((

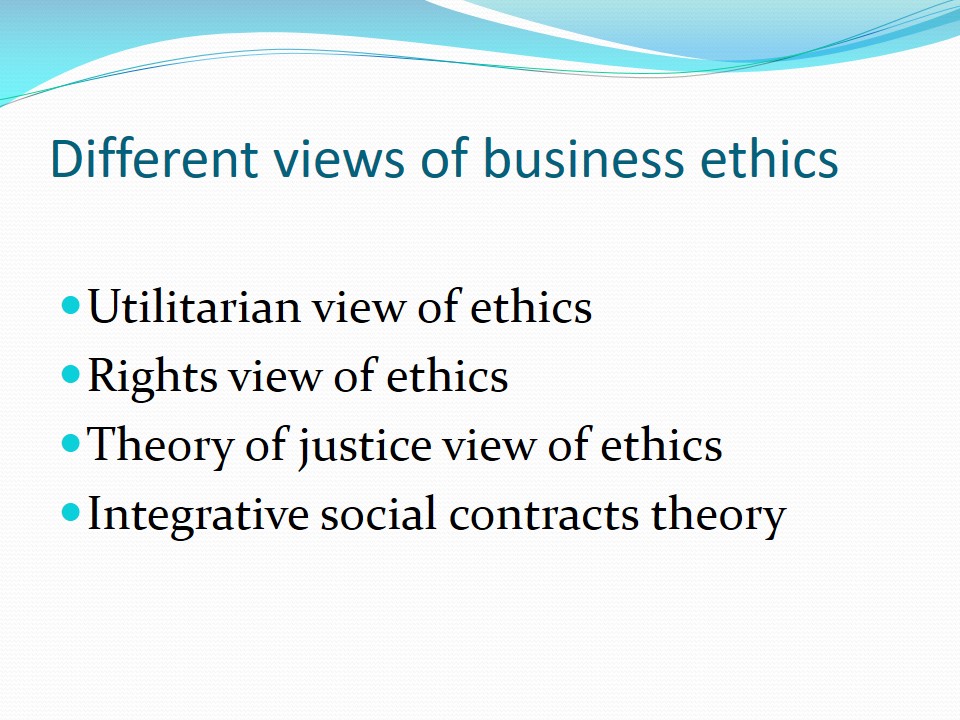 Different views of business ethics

))
((

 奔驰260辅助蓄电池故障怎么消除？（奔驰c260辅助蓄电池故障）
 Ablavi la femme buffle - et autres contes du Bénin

))

Within the material above, transcribe exactly the lines that run from the line holding "奔驰260辅助蓄电池故障怎么消除？（奔驰c260辅助蓄电池故障）" through the line holding "Ablavi la femme".

 奔驰260辅助蓄电池故障怎么消除？（奔驰c260辅助蓄电池故障）
 Ablavi la femme buffle - et autres contes du Bénin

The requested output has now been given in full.